> SHORT PROBLEM: Count how many lines in the records below contain the word "blue". Give only the number.

----

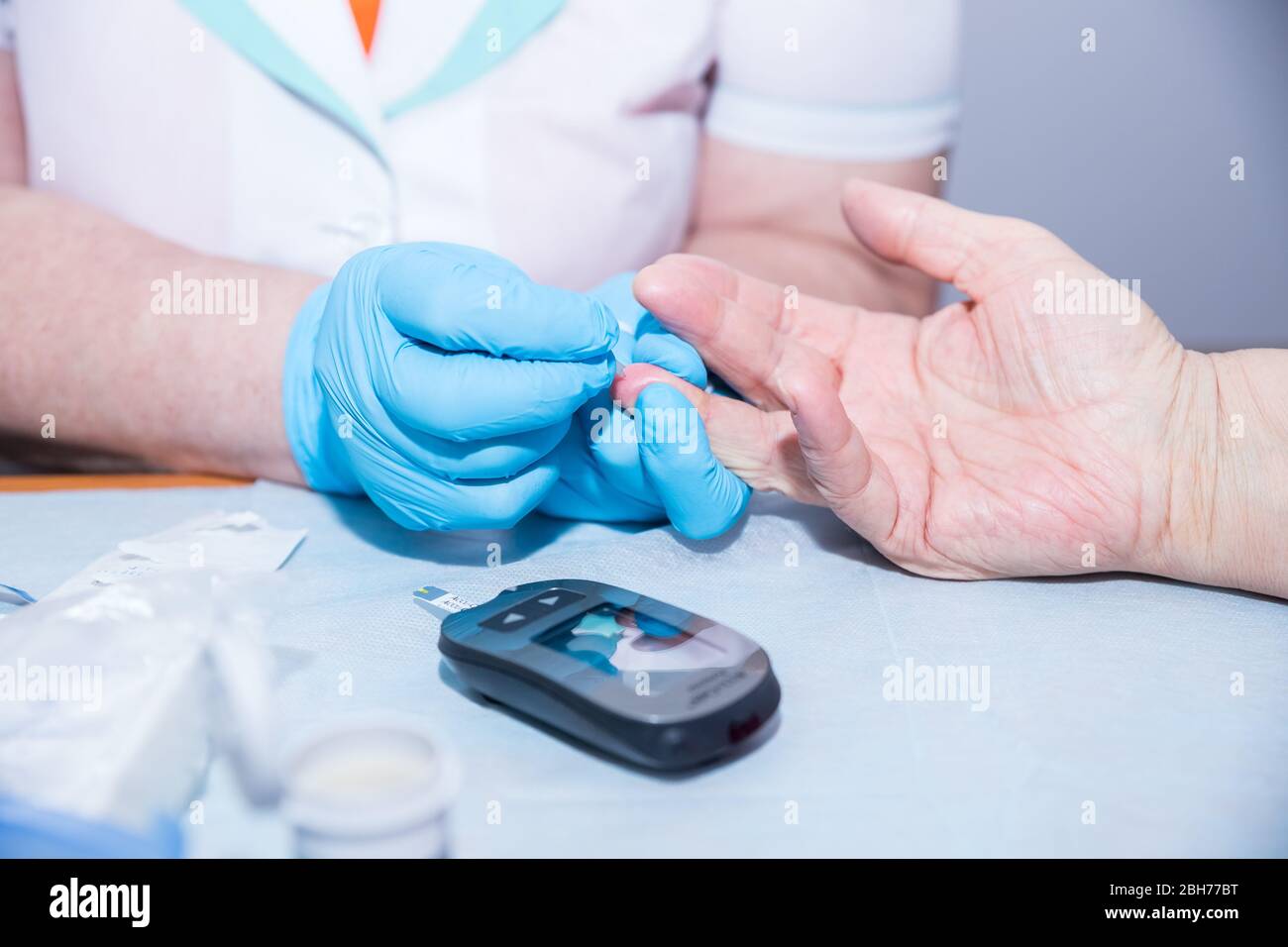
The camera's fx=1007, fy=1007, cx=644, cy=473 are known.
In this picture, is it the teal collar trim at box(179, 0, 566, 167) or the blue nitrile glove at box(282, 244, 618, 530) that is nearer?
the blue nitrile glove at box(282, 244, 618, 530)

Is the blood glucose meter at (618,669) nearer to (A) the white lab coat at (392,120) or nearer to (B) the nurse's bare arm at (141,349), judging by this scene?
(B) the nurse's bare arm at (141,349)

----

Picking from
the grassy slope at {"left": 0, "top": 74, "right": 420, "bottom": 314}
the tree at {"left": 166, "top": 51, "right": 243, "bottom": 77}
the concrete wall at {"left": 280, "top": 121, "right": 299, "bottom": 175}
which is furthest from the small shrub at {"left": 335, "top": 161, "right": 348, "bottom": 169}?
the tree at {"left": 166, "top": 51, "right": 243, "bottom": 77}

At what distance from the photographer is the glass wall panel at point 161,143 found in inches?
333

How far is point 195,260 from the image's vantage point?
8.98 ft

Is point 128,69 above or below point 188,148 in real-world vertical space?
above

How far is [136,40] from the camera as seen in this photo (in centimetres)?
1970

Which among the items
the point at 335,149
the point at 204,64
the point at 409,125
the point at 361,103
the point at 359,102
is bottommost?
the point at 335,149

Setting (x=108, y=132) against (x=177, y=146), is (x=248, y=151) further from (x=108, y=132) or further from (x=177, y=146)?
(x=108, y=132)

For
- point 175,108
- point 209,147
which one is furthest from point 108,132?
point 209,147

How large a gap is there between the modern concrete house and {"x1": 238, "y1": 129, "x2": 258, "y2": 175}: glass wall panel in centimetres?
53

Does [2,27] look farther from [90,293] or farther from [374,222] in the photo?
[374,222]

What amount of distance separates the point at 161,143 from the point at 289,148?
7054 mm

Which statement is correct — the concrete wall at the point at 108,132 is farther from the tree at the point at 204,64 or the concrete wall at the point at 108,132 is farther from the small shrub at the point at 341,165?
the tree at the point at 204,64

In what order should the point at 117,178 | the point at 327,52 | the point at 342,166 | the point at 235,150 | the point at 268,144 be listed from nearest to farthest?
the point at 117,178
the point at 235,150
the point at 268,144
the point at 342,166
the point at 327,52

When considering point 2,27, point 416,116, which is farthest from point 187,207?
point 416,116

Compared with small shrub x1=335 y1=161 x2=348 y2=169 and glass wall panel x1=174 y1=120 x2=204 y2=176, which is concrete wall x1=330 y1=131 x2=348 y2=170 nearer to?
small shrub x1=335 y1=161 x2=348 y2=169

----

> THE COMPLETED TASK: 2